2007
Revue internationale et stratégique
Dossier - Est-il permis de critiquer l'islam ?
Questionner les textes religieux
Marek Halter
Écrivain, président des universités françaises de Russie, parrain de SOS Racisme et de l'association Ni Putes Ni Soumises
Peut-on critiquer l'Islam ? Bien entendu. « Nulle contrainte en matière de religion » dit le Coran lui-même (11 ; 257). Libres penseurs ou croyants, nous avons le droit et même le devoir de questionner un texte religieux ou politique surtout quand il sert à asseoir un pouvoir. Et nous sommes appelés à combattre tous ceux qui les interprètent de manière à justifier leurs crimes.
Je sais qu'aucun dogme, et de surcroît parmi ceux qui se veulent révélés, n'accepte la critique. Ceux qui, au Moyen Âge, ont essayé au sein même de l'Église de discuter ses dogmes ont été brûlés sur la place publique. Le judaïsme n'a tué personne au nom de la foi mais n'a pas manqué de persécuter et d'excommunier, ce fut le cas de Spinoza. L'Islam n'échappe pas à la règle.

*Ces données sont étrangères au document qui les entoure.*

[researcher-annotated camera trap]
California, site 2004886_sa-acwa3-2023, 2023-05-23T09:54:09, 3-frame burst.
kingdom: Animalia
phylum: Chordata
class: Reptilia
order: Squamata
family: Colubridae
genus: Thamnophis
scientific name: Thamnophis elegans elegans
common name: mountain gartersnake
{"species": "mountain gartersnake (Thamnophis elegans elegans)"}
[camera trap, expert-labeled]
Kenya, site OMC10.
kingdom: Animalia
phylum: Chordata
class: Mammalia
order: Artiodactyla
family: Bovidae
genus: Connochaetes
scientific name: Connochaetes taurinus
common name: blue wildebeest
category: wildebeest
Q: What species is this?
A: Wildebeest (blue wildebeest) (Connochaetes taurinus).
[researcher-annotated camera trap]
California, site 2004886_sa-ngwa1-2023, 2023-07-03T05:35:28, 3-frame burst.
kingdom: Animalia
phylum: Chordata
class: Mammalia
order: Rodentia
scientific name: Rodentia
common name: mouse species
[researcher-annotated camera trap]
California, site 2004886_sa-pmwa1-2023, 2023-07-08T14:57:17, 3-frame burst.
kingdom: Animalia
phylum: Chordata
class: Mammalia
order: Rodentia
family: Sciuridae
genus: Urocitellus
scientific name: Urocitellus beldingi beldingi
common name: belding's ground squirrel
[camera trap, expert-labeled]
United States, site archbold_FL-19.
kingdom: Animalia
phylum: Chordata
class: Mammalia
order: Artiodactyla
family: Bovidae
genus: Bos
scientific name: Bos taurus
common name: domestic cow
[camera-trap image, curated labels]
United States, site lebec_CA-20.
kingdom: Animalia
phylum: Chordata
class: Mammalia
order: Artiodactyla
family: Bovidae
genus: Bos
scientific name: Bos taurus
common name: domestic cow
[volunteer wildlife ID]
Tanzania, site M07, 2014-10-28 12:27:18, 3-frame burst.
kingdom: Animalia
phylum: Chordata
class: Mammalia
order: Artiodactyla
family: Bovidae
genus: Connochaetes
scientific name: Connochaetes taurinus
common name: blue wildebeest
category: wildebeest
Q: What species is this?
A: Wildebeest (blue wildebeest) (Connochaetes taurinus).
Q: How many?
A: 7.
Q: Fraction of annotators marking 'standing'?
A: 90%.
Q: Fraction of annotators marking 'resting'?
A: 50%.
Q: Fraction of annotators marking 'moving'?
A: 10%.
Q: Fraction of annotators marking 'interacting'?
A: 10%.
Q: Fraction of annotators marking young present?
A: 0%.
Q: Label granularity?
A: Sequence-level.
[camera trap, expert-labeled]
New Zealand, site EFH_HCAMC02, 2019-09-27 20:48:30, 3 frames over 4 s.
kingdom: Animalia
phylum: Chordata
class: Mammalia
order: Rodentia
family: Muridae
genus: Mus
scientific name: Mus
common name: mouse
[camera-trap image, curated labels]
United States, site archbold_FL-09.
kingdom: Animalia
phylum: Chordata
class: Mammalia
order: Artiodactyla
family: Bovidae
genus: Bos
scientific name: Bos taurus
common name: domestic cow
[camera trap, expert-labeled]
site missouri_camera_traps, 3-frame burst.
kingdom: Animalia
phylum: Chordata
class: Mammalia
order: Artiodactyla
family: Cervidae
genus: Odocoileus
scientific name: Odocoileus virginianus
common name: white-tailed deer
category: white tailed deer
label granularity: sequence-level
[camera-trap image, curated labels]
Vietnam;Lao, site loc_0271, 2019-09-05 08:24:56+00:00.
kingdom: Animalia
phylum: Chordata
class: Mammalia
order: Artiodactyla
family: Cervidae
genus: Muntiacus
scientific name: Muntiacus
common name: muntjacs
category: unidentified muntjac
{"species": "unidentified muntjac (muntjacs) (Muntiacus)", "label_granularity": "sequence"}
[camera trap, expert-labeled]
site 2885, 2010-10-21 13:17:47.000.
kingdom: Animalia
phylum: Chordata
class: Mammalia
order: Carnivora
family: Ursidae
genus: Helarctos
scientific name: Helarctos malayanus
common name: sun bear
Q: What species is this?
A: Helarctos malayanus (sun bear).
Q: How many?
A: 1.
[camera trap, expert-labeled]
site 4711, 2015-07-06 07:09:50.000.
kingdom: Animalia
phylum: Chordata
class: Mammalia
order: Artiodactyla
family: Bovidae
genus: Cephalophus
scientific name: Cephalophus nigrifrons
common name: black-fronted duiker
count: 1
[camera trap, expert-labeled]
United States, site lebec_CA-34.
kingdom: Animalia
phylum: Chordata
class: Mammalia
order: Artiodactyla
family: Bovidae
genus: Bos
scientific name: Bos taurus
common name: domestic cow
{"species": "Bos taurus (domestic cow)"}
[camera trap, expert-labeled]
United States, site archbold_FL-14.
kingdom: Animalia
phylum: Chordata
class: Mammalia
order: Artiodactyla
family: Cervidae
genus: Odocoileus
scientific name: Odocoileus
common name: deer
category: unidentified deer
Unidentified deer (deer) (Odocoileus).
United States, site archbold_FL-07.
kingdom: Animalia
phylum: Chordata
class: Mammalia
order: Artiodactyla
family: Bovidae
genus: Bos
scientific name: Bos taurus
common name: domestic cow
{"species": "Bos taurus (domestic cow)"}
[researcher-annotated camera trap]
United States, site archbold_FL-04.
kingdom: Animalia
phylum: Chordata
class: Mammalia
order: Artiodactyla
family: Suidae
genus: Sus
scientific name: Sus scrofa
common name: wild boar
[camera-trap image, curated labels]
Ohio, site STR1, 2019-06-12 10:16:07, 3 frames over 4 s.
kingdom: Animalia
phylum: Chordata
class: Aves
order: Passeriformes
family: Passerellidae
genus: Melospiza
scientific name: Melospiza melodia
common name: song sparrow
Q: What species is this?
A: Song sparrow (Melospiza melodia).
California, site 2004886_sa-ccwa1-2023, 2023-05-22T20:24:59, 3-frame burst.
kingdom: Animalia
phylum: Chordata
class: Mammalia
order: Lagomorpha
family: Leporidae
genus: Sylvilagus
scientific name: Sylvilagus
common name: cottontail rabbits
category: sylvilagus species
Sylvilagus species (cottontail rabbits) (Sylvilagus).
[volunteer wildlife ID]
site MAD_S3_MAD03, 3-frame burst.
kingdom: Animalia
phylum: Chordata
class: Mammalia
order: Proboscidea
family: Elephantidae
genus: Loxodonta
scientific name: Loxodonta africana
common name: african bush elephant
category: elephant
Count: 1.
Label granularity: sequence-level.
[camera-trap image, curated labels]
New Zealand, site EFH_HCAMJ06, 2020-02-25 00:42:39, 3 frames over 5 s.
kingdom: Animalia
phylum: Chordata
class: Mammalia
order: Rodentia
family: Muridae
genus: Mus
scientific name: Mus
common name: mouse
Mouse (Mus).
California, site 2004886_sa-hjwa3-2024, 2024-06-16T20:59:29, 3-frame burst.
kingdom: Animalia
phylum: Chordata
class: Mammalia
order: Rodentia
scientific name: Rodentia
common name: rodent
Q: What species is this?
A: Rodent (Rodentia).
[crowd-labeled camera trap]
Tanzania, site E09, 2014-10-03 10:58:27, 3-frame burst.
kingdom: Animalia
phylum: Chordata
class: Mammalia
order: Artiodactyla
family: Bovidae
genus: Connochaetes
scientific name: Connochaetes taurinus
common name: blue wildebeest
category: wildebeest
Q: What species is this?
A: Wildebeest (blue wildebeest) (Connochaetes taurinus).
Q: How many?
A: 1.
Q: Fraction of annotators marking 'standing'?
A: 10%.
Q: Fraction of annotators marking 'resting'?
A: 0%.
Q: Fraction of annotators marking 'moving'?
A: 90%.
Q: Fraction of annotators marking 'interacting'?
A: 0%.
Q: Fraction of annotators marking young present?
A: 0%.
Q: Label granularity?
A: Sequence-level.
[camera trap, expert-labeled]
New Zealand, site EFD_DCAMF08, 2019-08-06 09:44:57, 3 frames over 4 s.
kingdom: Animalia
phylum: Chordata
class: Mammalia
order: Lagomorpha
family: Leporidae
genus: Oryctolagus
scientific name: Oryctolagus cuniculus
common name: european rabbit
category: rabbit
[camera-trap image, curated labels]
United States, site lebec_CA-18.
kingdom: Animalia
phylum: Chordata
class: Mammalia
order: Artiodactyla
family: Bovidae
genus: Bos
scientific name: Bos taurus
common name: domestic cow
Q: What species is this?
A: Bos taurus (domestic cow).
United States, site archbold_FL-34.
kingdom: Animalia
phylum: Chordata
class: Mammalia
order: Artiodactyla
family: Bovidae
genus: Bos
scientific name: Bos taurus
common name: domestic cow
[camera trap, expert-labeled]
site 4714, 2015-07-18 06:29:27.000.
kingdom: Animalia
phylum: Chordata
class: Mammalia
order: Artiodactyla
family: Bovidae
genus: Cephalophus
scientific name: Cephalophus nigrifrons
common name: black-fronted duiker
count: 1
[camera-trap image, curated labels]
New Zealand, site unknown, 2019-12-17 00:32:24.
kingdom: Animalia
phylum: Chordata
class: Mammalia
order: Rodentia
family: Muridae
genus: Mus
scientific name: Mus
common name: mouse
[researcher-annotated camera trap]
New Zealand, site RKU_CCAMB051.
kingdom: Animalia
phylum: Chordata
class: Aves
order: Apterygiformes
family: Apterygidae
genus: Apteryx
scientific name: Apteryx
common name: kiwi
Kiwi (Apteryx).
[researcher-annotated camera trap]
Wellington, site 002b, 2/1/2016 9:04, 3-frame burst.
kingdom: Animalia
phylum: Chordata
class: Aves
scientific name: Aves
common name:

« N'insultez pas ceux qui prient en dehors d'Allah » dit le Coran (Les Troupeaux) (6 ; 108). On peut en effet débattre sans s'insulter. Le débat n'était pas rare au sein de l'islam entre philosophes et théologiens. Des textes en témoignent. « Les divergences d'opinion dans ma communauté, dit encore le Coran, sont une manifestation de la miséricorde divine ». Cela n'a pas empêché les théologiens musulmans de brûler les Å“uvres d'Averroès, le fameux commentateur musulman d'Aristote. Pour ma part, je préfère critiquer un Mahmoud Ahmadinejad qui, au nom d'Allah, étouffe toute expression libre dans son pays, mais pas le Coran, qu'il prend à témoin.
Dans le Coran, comme dans tous les livres sacrés qui représentent une compilation de textes conçus à des périodes différentes, on trouve une multitude d'affirmations contradictoires. Le Prophète y réagit souvent aux événements qui le touchent personnellement ou qui touchent à sa communauté de croyants. Communauté, à ses débuts bien mince, qui fuit l'hostilité des habitants de La Mecque, pour se réfugier à Médine où elle se trouve longtemps encore en conflit avec les tribus polythéistes, juives ou christianisées. C'est avec elles que Mahomet règle ses comptes dans nombre de sourates.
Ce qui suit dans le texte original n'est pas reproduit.